Required task a:
Write out the passage on radicalism below word for word, in full.

Selected text:

The following discussion is the copyright of Rowan Cahill. It may be downloaded and copied for the purposes of study, review, criticism, with due acknowledgement.


Questions frequently asked when introduced as a co-author of Radical Sydney (2010) are: “What is radicalism?”; “Is radicalism dead?”; and specifically with regard to Australia, “Where is radicalism today?”. Often, it seems, the unstated, implied premise behind some of these questions is that radicalism once was, but is no more, a questioning underpinned by senses of defeat, confusion, with a hint of nostalgia thrown in. [1]


Radicalism is contextual. It has many manifestations, ranging from political struggle, through to the expression of ideas and thoughts in any media form. What is regarded as radical in one time/place, is not necessarily radical in another time/place. So, for example, as Tony Moore points out in Death or Liberty (2010), the thousands of political prisoners transported to Australian prison colonies by British authorities between 1788-1868 in an attempt to quell, emasculate radicalism, were criminalized for advocating political rights and freedoms we now take for granted in Australia and Britain. [2]


Radicalism has no template, and cannot be defined in terms of policies or positions set in stone. As Terry Irving and I have noted, with ‘left’ radicalism in mind: “People make history in a radical way whenever they pursue human dignity and social justice beyond the limits preferred, tolerated and prescribed by the systems imposed by the rulers of their societies, and in doing so variously draw upon the manifold tactics of dissent, protest, civil disobedience, and resistance”. The latter may involve clandestinity, and insurgency. [3]


John Brewer, writing about party ideology and politics during the time of George 111, defined radicalism as “not what approximates to some notional political scheme, but any position which, if fulfilled, would undermine or overturn existing political authority. It has, in other words, to be defined contextually, and particularly with regard to the ideology and institutions that support prevailing authority”. Note Brewer’s italicised emphasis. [4]

The Michigan-based Journal for the Study of Radicalism defines radicalism loosely; radicals are those who seek “revolutionary alternatives to hegemonic social and political institutions, and who use violent or non-violent means to resist authority and to bring about change”. [5]

Importantly, radicalism can be defined as ‘left’ or ‘right’; historically it is a politics common across the political spectrum.

Required task b:
From the records below, extract the lines starting at the line that contains "Provide an ordering of" and ending with the final line of the records, both included, and reproduce them verbatim.

Records supplied:
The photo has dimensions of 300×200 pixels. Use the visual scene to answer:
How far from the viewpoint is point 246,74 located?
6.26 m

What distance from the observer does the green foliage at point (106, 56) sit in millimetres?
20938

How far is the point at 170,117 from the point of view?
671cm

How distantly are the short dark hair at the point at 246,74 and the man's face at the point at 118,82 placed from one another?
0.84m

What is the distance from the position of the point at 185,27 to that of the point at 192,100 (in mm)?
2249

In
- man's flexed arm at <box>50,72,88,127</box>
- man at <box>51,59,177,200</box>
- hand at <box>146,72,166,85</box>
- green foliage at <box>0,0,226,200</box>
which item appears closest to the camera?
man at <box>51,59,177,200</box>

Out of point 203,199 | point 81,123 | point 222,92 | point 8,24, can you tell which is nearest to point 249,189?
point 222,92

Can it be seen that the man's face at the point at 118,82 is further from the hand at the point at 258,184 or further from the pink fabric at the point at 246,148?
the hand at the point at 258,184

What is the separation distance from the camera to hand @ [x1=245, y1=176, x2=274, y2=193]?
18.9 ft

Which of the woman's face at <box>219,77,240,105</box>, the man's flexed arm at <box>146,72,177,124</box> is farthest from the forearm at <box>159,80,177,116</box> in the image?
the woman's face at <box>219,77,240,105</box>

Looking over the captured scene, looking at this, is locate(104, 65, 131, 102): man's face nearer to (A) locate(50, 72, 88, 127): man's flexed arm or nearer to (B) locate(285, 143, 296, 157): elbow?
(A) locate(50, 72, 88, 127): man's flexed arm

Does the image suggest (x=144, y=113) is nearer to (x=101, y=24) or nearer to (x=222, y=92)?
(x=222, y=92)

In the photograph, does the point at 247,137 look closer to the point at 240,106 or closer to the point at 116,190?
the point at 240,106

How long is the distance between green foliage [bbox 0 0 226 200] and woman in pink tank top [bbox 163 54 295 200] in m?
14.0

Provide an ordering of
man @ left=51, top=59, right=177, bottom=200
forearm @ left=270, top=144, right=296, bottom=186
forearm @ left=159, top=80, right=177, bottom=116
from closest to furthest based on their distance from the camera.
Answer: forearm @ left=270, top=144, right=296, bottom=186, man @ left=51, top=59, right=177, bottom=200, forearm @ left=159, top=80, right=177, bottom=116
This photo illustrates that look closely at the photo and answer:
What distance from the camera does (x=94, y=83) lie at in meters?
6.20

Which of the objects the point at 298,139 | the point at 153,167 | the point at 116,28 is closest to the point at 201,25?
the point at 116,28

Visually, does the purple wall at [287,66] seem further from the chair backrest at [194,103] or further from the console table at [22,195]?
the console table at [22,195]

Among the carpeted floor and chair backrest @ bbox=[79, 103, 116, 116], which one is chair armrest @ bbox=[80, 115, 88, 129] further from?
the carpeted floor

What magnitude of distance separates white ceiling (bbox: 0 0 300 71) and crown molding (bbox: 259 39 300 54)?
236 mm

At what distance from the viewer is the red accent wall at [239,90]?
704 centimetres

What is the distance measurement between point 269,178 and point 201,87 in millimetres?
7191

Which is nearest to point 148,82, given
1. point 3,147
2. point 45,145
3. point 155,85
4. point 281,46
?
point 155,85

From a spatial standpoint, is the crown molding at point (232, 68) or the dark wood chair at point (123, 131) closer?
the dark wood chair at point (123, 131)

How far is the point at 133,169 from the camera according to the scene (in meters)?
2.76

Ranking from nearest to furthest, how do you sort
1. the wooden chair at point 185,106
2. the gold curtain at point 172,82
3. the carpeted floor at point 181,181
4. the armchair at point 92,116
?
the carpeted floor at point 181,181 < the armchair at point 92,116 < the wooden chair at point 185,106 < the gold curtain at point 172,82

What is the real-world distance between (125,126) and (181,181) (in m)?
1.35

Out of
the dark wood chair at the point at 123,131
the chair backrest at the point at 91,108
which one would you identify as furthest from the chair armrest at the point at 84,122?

Task answer a:
The following discussion is the copyright of Rowan Cahill. It may be downloaded and copied for the purposes of study, review, criticism, with due acknowledgement.


Questions frequently asked when introduced as a co-author of Radical Sydney (2010) are: “What is radicalism?”; “Is radicalism dead?”; and specifically with regard to Australia, “Where is radicalism today?”. Often, it seems, the unstated, implied premise behind some of these questions is that radicalism once was, but is no more, a questioning underpinned by senses of defeat, confusion, with a hint of nostalgia thrown in. [1]


Radicalism is contextual. It has many manifestations, ranging from political struggle, through to the expression of ideas and thoughts in any media form. What is regarded as radical in one time/place, is not necessarily radical in another time/place. So, for example, as Tony Moore points out in Death or Liberty (2010), the thousands of political prisoners transported to Australian prison colonies by British authorities between 1788-1868 in an attempt to quell, emasculate radicalism, were criminalized for advocating political rights and freedoms we now take for granted in Australia and Britain. [2]


Radicalism has no template, and cannot be defined in terms of policies or positions set in stone. As Terry Irving and I have noted, with ‘left’ radicalism in mind: “People make history in a radical way whenever they pursue human dignity and social justice beyond the limits preferred, tolerated and prescribed by the systems imposed by the rulers of their societies, and in doing so variously draw upon the manifold tactics of dissent, protest, civil disobedience, and resistance”. The latter may involve clandestinity, and insurgency. [3]


John Brewer, writing about party ideology and politics during the time of George 111, defined radicalism as “not what approximates to some notional political scheme, but any position which, if fulfilled, would undermine or overturn existing political authority. It has, in other words, to be defined contextually, and particularly with regard to the ideology and institutions that support prevailing authority”. Note Brewer’s italicised emphasis. [4]

The Michigan-based Journal for the Study of Radicalism defines radicalism loosely; radicals are those who seek “revolutionary alternatives to hegemonic social and political institutions, and who use violent or non-violent means to resist authority and to bring about change”. [5]

Importantly, radicalism can be defined as ‘left’ or ‘right’; historically it is a politics common across the political spectrum.

Task answer b:
Provide an ordering of
man @ left=51, top=59, right=177, bottom=200
forearm @ left=270, top=144, right=296, bottom=186
forearm @ left=159, top=80, right=177, bottom=116
from closest to furthest based on their distance from the camera.
Answer: forearm @ left=270, top=144, right=296, bottom=186, man @ left=51, top=59, right=177, bottom=200, forearm @ left=159, top=80, right=177, bottom=116
This photo illustrates that look closely at the photo and answer:
What distance from the camera does (x=94, y=83) lie at in meters?
6.20

Which of the objects the point at 298,139 | the point at 153,167 | the point at 116,28 is closest to the point at 201,25?
the point at 116,28

Visually, does the purple wall at [287,66] seem further from the chair backrest at [194,103] or further from the console table at [22,195]?
the console table at [22,195]

Among the carpeted floor and chair backrest @ bbox=[79, 103, 116, 116], which one is chair armrest @ bbox=[80, 115, 88, 129] further from?
the carpeted floor

What magnitude of distance separates white ceiling (bbox: 0 0 300 71) and crown molding (bbox: 259 39 300 54)?
236 mm

At what distance from the viewer is the red accent wall at [239,90]?
704 centimetres

What is the distance measurement between point 269,178 and point 201,87 in millimetres?
7191

Which is nearest to point 148,82, given
1. point 3,147
2. point 45,145
3. point 155,85
4. point 281,46
?
point 155,85

From a spatial standpoint, is the crown molding at point (232, 68) or the dark wood chair at point (123, 131) closer?
the dark wood chair at point (123, 131)

How far is the point at 133,169 from the camera according to the scene (in meters)?
2.76

Ranking from nearest to furthest, how do you sort
1. the wooden chair at point 185,106
2. the gold curtain at point 172,82
3. the carpeted floor at point 181,181
4. the armchair at point 92,116
?
the carpeted floor at point 181,181 < the armchair at point 92,116 < the wooden chair at point 185,106 < the gold curtain at point 172,82

What is the real-world distance between (125,126) and (181,181) (in m)?
1.35

Out of
the dark wood chair at the point at 123,131
the chair backrest at the point at 91,108
which one would you identify as furthest from the chair armrest at the point at 84,122?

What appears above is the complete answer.